»»
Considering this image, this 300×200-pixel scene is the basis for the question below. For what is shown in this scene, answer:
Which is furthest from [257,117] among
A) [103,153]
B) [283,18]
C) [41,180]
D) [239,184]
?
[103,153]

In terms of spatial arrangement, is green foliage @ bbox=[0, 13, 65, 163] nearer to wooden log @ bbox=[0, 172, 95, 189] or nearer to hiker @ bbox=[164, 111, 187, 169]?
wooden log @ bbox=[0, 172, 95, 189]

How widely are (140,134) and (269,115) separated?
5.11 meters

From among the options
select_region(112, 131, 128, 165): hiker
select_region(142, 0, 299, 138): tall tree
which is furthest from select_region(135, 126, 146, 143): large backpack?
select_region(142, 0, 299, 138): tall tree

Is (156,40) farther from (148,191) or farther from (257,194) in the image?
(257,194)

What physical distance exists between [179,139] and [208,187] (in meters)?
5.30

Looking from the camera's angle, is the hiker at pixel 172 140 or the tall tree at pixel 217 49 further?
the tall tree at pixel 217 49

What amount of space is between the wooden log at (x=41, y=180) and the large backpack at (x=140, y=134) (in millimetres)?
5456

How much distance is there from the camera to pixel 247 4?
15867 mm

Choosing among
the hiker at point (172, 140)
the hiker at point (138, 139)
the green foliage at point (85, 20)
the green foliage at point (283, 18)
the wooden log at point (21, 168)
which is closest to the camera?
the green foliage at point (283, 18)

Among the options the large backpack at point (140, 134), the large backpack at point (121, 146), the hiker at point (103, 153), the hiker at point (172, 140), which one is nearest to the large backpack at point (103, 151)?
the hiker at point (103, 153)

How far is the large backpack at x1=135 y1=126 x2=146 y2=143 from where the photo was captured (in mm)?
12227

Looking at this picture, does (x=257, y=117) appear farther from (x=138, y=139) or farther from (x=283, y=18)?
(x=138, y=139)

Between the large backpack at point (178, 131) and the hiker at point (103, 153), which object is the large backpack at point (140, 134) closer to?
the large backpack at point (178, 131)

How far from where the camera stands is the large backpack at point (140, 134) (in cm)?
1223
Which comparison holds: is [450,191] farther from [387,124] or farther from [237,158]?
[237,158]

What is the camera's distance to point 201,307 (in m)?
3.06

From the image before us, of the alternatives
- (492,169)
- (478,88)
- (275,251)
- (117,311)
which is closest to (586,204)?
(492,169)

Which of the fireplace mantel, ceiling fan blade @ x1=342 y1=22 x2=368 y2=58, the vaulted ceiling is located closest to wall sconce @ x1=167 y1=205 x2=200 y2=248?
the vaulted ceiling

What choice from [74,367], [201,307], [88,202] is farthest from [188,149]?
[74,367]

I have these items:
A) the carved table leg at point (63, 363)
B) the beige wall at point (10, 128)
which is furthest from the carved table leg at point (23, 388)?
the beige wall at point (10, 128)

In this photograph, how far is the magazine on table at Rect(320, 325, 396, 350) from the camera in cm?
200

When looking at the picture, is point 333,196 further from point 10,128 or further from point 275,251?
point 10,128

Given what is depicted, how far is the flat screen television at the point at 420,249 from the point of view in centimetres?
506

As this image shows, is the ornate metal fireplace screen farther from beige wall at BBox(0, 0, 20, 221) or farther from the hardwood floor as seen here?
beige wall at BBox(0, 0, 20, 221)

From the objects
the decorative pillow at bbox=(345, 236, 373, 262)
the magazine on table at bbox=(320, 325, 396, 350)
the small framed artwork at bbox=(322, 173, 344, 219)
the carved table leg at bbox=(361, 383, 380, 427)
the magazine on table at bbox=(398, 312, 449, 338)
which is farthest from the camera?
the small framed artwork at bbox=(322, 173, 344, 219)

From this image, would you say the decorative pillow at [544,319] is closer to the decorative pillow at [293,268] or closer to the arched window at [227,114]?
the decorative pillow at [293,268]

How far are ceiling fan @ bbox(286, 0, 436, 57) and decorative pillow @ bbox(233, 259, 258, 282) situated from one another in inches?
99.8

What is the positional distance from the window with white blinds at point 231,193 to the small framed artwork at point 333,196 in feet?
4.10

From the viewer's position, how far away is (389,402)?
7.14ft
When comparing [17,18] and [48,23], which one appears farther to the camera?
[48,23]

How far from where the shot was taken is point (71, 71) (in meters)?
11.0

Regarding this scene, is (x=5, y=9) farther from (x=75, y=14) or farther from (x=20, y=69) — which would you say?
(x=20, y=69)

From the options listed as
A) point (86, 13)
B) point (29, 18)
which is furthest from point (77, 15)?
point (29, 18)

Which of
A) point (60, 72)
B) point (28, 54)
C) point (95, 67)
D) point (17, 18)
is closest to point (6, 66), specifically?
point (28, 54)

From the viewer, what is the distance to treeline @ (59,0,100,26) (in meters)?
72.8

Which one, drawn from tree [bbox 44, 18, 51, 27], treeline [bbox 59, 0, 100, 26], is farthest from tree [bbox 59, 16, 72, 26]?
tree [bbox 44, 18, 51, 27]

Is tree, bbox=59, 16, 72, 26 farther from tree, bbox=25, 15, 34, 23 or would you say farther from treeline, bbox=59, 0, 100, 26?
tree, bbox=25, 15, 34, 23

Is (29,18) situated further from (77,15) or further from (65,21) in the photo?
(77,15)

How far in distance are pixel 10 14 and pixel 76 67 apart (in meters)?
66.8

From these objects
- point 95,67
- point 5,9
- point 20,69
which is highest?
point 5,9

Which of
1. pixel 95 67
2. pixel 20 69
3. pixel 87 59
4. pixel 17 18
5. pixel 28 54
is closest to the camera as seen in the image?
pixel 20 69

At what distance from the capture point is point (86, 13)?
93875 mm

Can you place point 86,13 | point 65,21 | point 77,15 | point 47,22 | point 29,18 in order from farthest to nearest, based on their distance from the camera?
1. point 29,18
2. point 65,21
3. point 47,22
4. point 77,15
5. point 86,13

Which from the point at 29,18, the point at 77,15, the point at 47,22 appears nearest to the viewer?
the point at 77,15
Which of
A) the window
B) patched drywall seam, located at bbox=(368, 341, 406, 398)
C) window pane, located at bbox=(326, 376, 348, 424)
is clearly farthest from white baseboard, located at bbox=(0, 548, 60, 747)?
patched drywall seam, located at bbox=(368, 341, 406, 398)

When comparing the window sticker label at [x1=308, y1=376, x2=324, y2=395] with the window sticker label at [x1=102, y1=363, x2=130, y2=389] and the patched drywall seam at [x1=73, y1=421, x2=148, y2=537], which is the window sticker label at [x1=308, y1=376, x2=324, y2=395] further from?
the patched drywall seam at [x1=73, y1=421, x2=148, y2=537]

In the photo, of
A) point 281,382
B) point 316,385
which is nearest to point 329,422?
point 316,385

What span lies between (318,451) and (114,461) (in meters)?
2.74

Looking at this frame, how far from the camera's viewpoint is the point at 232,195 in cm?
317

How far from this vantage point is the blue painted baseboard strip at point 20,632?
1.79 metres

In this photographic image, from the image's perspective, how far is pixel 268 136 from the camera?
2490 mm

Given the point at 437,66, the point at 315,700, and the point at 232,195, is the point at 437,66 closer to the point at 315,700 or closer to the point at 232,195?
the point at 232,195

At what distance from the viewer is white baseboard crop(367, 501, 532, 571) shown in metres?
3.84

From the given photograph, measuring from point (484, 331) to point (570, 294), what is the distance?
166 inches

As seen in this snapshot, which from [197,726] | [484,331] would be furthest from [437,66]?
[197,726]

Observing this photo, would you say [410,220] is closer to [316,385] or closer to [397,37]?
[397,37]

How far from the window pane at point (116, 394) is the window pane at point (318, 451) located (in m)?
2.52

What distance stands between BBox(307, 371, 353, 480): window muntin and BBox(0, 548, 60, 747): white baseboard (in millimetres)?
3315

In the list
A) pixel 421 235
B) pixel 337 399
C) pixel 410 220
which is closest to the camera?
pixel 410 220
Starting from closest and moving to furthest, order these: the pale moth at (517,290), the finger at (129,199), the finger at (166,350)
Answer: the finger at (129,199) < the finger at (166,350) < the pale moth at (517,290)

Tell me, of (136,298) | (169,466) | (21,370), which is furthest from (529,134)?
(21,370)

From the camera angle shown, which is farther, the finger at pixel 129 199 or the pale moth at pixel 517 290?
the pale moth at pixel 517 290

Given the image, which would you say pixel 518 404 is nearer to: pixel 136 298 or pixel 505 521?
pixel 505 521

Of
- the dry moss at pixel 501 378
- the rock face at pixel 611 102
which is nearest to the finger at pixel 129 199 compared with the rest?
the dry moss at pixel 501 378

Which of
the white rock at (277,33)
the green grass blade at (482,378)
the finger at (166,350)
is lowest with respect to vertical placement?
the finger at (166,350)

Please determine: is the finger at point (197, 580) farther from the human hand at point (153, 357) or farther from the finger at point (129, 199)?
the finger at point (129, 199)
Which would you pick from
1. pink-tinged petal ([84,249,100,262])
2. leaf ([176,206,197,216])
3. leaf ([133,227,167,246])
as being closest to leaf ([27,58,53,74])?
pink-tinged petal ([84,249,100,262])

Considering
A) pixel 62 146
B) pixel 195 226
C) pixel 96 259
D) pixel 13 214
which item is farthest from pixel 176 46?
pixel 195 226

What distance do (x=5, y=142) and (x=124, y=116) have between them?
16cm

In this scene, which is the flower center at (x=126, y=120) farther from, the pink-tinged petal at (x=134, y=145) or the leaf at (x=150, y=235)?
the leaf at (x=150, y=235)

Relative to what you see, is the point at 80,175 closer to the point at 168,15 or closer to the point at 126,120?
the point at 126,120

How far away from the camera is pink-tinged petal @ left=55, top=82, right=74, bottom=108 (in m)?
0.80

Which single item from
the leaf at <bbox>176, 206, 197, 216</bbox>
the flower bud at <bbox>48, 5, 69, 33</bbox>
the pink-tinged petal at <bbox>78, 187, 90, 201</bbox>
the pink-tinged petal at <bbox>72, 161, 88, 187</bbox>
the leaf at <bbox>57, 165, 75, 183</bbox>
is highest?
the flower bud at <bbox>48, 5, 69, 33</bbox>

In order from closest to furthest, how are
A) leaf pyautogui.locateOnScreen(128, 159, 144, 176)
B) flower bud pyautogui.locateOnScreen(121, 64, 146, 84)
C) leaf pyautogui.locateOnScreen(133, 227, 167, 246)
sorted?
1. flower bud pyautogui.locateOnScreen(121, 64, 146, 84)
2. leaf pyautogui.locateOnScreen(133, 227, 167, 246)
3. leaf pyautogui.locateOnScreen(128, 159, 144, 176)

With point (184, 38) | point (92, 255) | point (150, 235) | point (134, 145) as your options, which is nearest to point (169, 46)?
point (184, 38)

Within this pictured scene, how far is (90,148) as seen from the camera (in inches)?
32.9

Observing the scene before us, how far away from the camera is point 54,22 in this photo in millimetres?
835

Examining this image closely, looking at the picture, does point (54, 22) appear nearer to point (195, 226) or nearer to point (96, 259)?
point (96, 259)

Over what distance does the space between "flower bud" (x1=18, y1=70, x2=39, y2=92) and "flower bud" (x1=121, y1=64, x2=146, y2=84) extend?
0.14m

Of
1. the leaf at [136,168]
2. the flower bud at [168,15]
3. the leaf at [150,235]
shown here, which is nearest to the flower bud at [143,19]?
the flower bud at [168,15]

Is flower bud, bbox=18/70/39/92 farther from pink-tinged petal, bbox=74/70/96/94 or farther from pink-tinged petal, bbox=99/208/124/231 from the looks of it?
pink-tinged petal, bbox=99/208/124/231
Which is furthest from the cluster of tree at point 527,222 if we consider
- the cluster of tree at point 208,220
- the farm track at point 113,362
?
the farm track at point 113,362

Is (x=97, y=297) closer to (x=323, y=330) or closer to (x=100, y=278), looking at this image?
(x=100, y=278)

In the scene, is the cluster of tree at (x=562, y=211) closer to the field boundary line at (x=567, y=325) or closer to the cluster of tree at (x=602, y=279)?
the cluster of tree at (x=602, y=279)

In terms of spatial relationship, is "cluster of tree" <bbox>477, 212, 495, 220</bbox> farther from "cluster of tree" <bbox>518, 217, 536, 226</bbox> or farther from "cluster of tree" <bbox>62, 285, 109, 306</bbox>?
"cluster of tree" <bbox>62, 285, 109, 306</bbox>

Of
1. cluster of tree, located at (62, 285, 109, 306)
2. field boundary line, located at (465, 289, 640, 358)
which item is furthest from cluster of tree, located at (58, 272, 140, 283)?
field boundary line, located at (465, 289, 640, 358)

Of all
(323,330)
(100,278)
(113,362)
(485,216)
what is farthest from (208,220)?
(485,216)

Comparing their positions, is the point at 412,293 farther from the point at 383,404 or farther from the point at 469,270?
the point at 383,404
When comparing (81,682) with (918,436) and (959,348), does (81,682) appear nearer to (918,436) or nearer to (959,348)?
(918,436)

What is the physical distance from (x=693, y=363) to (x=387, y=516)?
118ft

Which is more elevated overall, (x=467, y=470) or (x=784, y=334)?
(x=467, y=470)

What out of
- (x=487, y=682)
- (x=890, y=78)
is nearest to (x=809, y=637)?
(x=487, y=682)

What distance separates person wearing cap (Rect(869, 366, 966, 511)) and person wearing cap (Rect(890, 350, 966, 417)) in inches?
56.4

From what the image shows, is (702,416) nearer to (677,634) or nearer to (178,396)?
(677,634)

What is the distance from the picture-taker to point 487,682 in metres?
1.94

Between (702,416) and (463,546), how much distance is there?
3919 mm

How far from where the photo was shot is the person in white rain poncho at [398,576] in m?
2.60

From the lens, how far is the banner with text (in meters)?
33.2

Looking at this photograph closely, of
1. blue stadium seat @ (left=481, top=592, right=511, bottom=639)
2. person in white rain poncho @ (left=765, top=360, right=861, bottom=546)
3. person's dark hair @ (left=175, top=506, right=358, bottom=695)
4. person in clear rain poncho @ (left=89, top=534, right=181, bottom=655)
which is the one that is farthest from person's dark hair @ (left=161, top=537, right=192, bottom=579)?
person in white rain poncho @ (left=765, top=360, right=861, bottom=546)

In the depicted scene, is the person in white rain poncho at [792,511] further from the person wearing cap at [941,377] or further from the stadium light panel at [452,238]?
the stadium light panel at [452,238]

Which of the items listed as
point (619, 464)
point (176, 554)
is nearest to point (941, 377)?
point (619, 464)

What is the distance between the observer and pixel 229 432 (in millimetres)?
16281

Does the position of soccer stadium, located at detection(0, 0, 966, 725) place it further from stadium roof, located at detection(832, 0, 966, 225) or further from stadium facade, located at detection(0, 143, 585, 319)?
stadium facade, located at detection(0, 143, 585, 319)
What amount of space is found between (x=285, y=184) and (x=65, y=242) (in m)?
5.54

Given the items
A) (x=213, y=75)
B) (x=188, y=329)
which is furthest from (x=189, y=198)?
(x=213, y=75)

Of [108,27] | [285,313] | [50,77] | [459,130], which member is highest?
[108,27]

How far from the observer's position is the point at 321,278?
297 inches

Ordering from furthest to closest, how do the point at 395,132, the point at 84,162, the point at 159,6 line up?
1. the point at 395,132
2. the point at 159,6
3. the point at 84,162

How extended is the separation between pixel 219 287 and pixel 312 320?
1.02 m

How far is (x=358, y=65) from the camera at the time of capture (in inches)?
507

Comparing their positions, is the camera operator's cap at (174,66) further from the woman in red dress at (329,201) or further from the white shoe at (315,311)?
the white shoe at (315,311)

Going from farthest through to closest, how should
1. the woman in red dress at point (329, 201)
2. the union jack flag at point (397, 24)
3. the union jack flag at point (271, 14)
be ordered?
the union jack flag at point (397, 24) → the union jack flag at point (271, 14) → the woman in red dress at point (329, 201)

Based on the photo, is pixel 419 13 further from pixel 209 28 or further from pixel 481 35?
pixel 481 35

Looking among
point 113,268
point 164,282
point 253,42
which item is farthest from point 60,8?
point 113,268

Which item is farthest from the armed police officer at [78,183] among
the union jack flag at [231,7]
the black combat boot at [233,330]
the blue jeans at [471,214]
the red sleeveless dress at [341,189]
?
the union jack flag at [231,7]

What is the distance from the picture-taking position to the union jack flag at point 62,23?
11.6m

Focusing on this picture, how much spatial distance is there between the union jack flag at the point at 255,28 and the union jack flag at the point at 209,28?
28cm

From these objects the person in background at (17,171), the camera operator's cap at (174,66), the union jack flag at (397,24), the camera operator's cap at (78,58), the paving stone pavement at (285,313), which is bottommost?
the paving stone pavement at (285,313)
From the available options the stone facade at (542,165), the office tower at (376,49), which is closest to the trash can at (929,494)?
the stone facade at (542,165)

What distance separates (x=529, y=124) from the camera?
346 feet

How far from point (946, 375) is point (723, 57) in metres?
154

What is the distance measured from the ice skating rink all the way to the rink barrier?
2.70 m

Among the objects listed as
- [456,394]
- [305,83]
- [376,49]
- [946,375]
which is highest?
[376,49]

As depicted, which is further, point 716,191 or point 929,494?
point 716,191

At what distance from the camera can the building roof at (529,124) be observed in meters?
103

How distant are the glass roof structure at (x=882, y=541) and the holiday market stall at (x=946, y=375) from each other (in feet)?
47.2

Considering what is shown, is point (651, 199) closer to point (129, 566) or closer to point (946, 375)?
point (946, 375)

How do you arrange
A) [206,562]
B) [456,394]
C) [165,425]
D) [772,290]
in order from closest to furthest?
««
Objective
Reproduce the portion of the items that runs from their beginning through the line containing "5.11 meters", substituting "walker" for "hiker" and keeping everything else the same.

Task response
Considering this image, this 300×200-pixel scene is the basis for the question below. For what is shown in this scene, answer:
Which is furthest from [257,117] among
A) [103,153]
B) [283,18]
C) [41,180]
D) [239,184]
?
[103,153]

In terms of spatial arrangement, is green foliage @ bbox=[0, 13, 65, 163] nearer to wooden log @ bbox=[0, 172, 95, 189] or nearer to walker @ bbox=[164, 111, 187, 169]?
wooden log @ bbox=[0, 172, 95, 189]

How widely are (140,134) and (269,115) separated?
5.11 meters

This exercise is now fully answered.